▸ The task
Would you please copy all of the data exactly, skipping the images?

(Dataset entries)
---*---
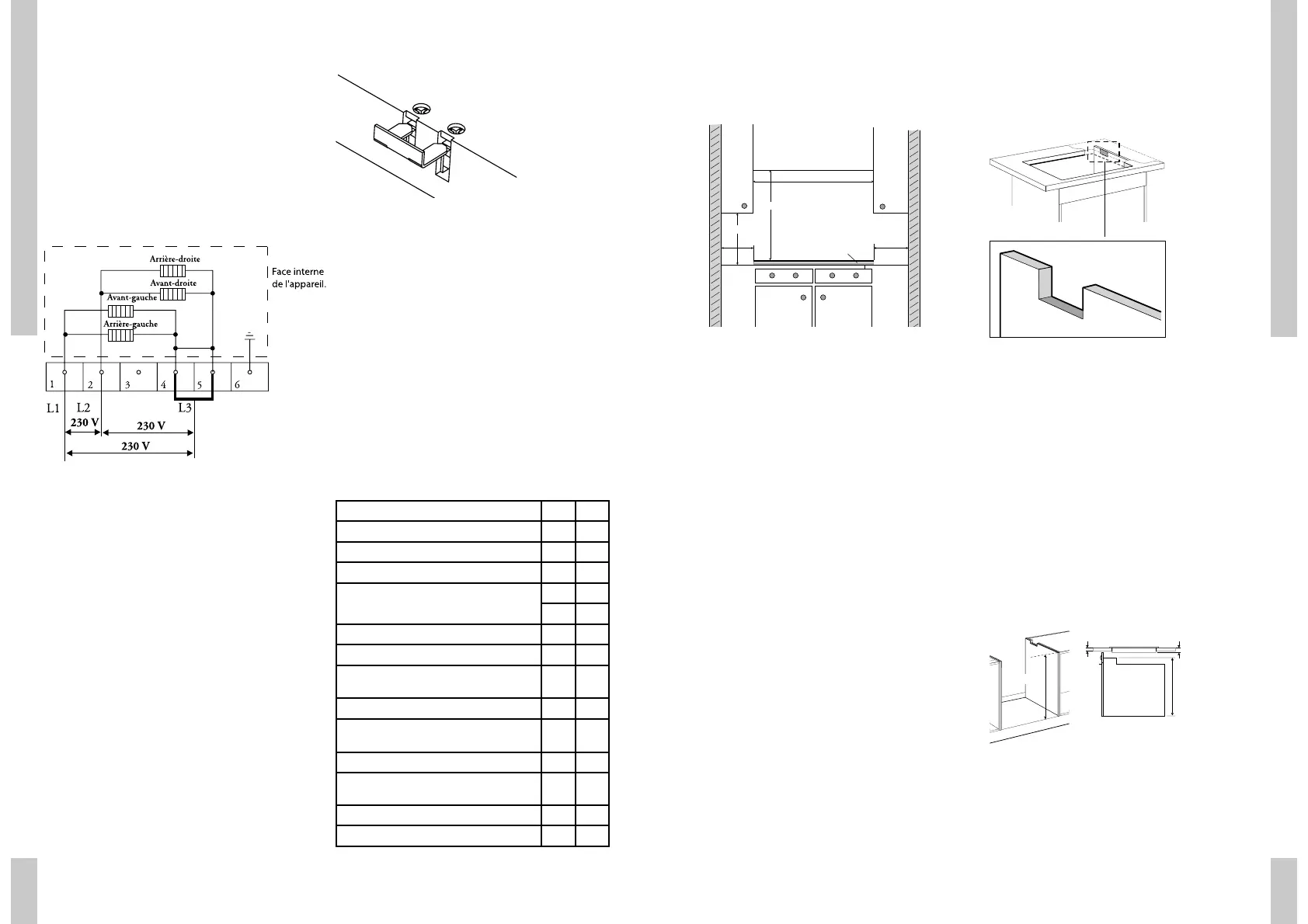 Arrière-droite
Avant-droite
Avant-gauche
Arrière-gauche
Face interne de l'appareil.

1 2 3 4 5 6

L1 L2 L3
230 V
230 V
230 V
---*---
▸ Your solution
 Arrière-droite
Avant-droite
Avant-gauche
Arrière-gauche
Face interne de l'appareil.

1 2 3 4 5 6

L1 L2 L3
230 V
230 V
230 V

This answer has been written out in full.